I have to admit that I even have more than one copy of some of my favorite books...a reading copy and a "shelf copy"...because I like having a familiar, well-worn, falling-apart-at-the-seams, "this book has been with me every step of the way" copy in addition to the impressive, beautifully crafted, pristine copy that just looks really nice in my bookcase.

Mind you, I am also a literature scholar and very soon-to-be publisher, so I may not be the most typical example of how someone my age might think and feel...

Posted : May 01, 2009 11:12


GraceAnne LadyHawk

>I had the "approved" paperback set in college. I read it during reading days first year while studying madly for exams, and read it every January after that for nearly a decade.
Then I didn't read it again for about 12 years, and discovered when I did (a lovely hardbound edition this time) how much it had informed my prose, my thinking (I made a button in the 1970s that said, Light and dark, good and evil, god and sex, what else is there?, and my love of high fantasy.

Before the movies came out, I reread everything in a one volume paperback edition, so I would be ready for the movies.

I really love this book almost more than I can say.

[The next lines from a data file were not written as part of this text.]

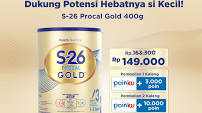 Harga SPESIAL dan Bonus Poin Khusus Member Indomaret, Produk S-26 Procal Gold 400 g, 25 Juni - 5 Juli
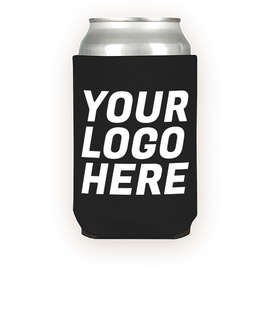 Foldable Neoprene Can Cooler - Color: Black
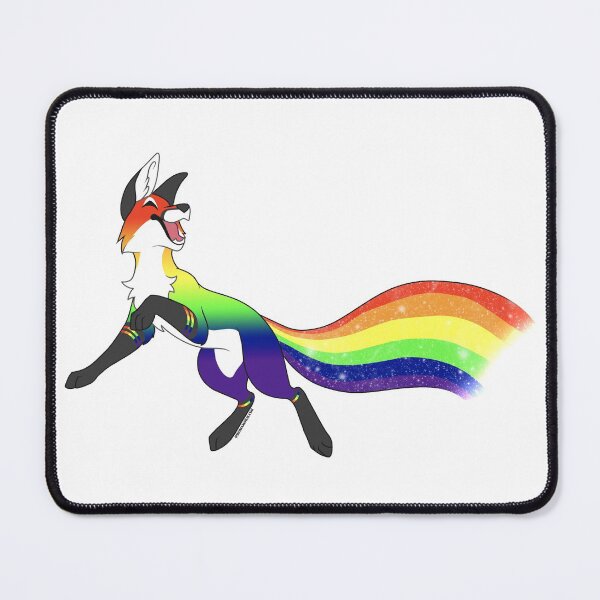 Item preview, Gay Pride Fox 2.0 designed and sold by inumaru-hokashi.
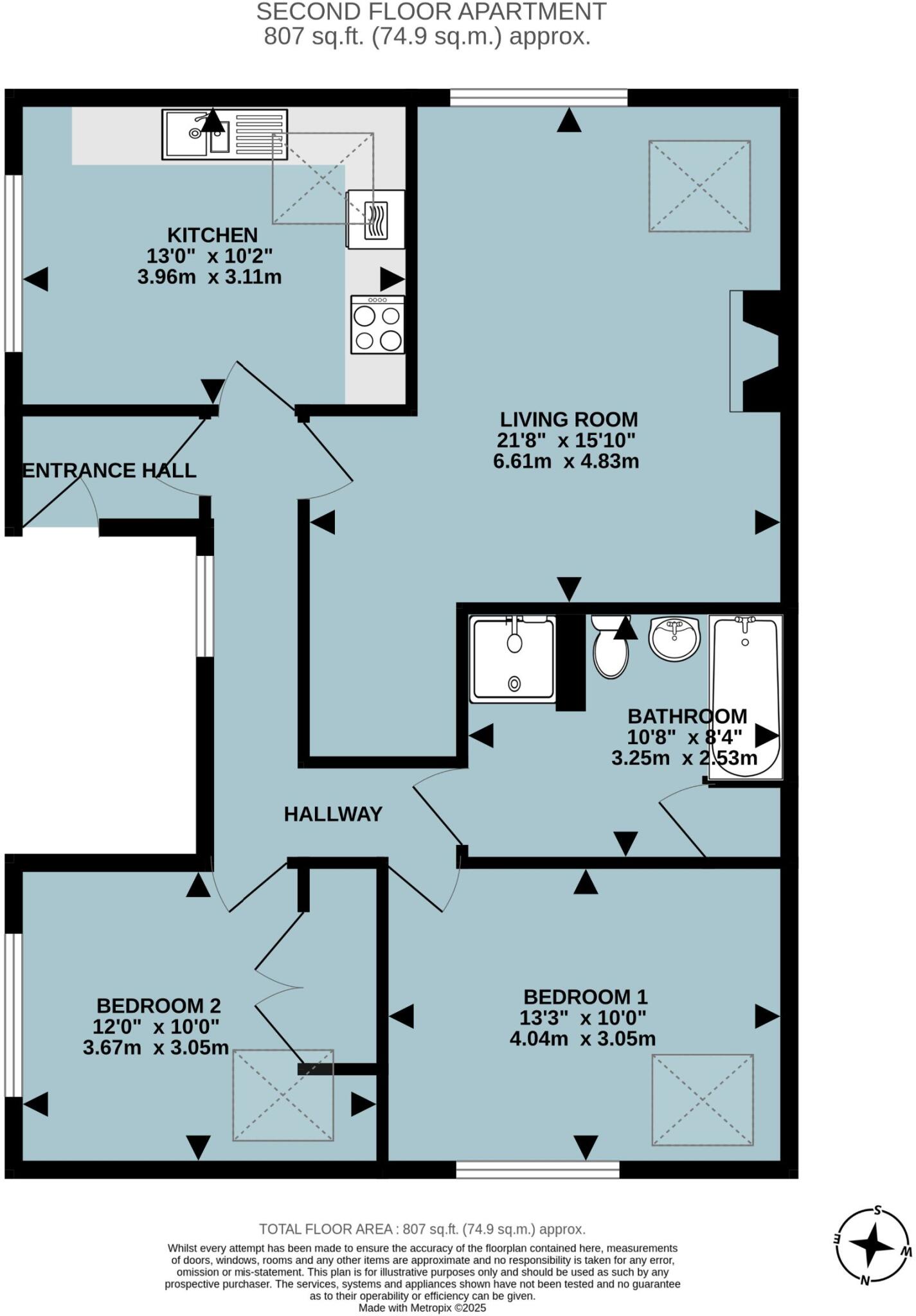 2, Langmead House, South Molton floorplan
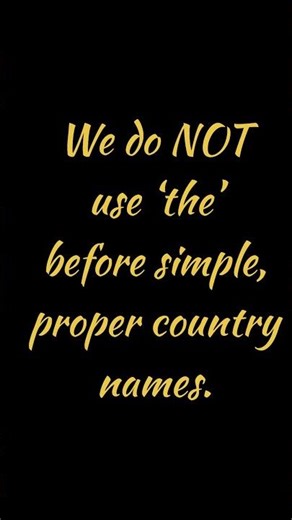 “When to Use THE Before Country Names | English Grammar Explained” #englishgrammar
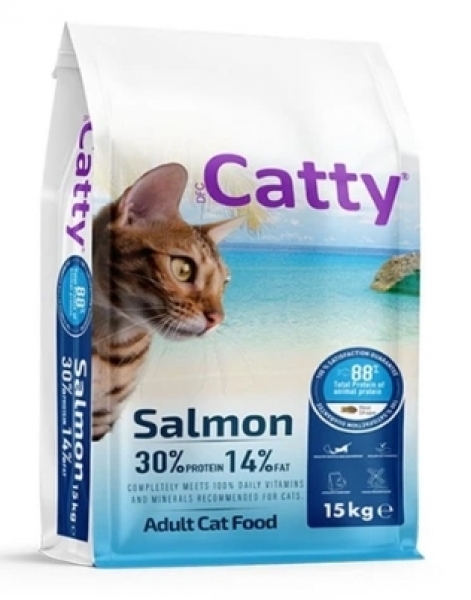 Catty Somonlu Yetişkin 15 kg Kedi Maması
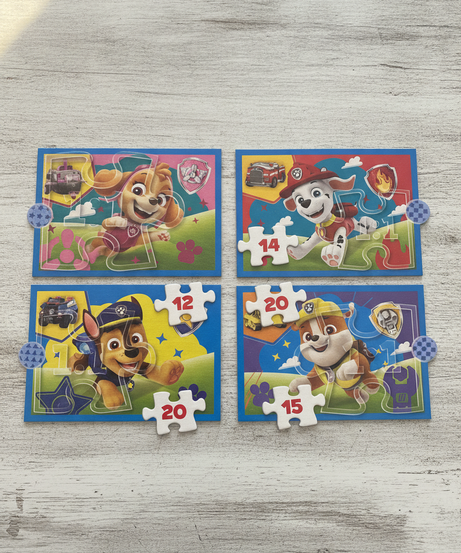 Trefl Paw Patrol 4-in-1 Jigsaw Puzzle Set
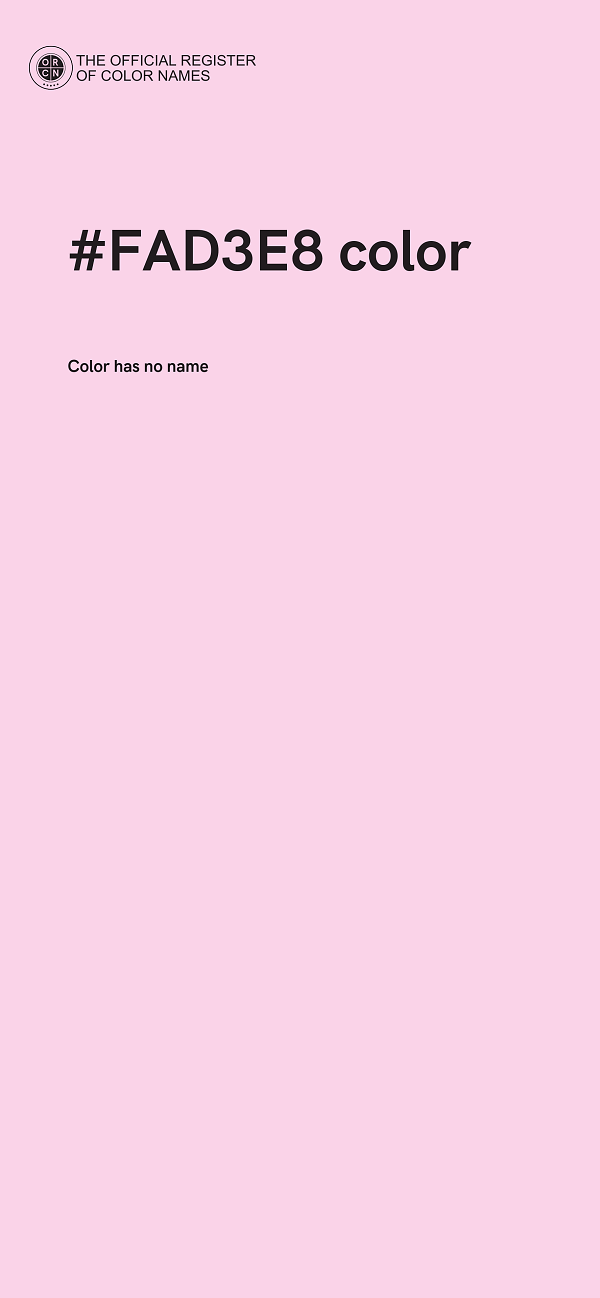 #FAD3E8 color image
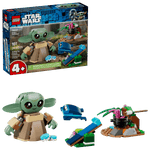 The Legos - Toyhouse LEGO® Star Wars™ Grogu’s Homestead set includes 107 pieces, a blue frog accessory, and buildable scene—ideal for ages 4+, perfect for young builders and Star Wars fans.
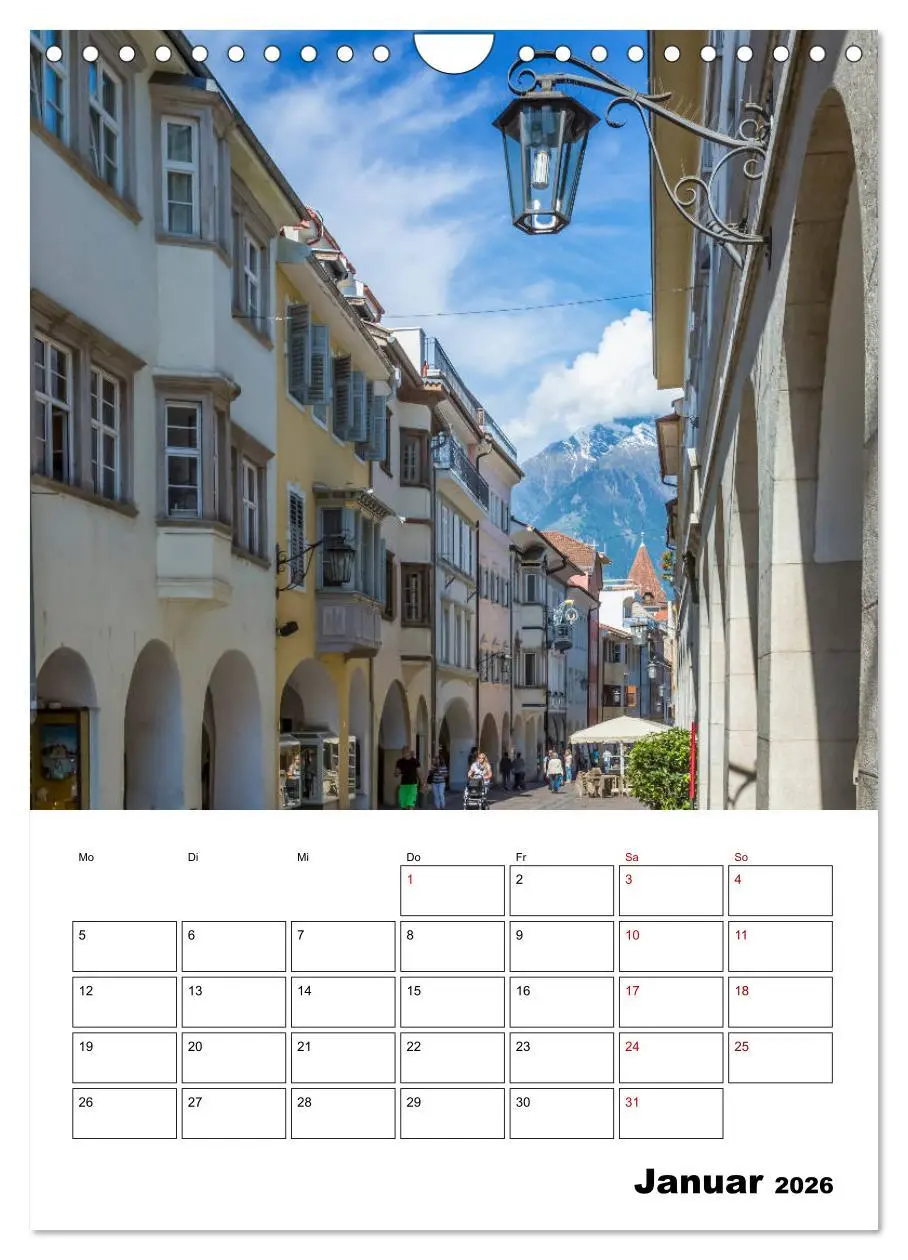 Bild: 9783516421460 | MERAN Terminplaner (Wandkalender 2026 DIN A4 hoch), CALVENDO...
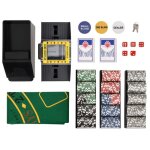 Jeu de jetons de poker - vidaxl - 300 pi�ces - mallette en aluminium - mixte - 2 joueurs ou plus
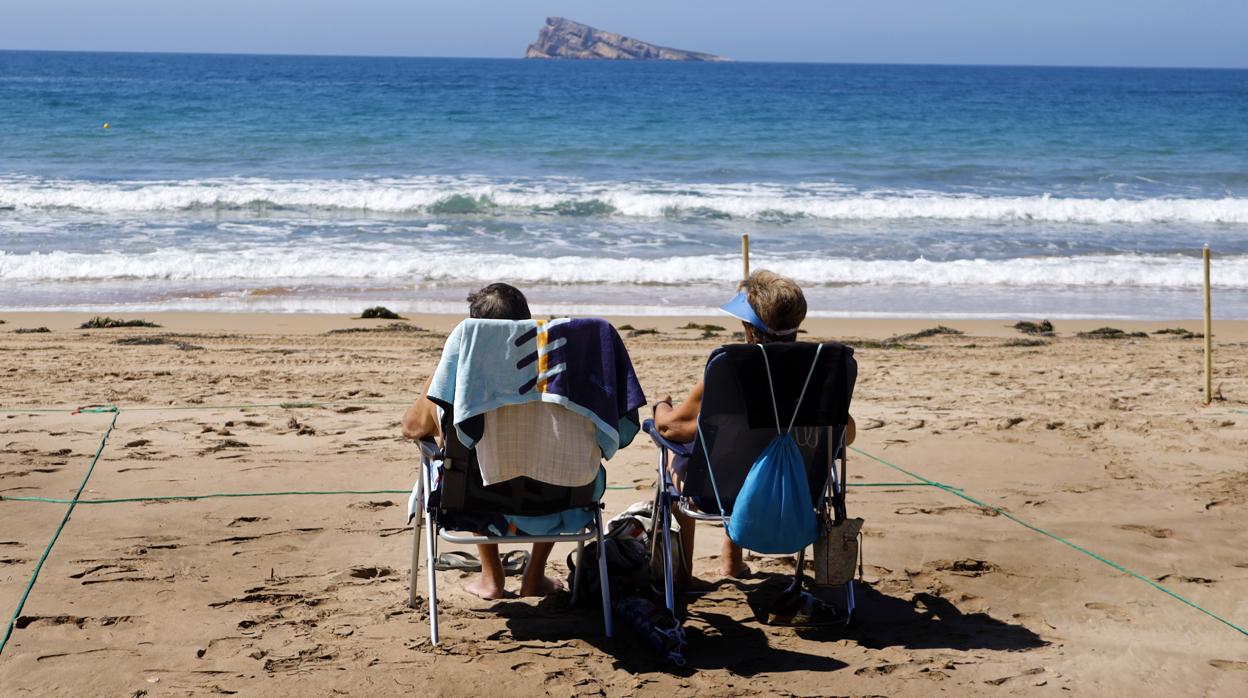 Imagen de la playa de Levante de Benidorm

Posted : May 01, 2009 01:13


Anonymous

>My aunt and uncle gave me a boxed set of The Lord of the Rings when I was young and just getting into the books. The timing was probably coincidental, but it was just right. It was a paperback set, nothing fancy, but as elegant and serious as a Bible. The covers were tan, with black (red?) lettering, and in the center of each cover was the same image, a clean and simple but convincing Tolkien drawing of Sauron’s eye, encircled by the ring and runes. Nothing flashy or gaudy about it, no faux leather, gold trim, etc. Totally understated. (The opposite, in many ways, of Pete Jackson’s vision, which seemed to need to turn every visceral knob as high as it would go.) The set seemed to sit in silent command of my bookshelf, and of course I still have it.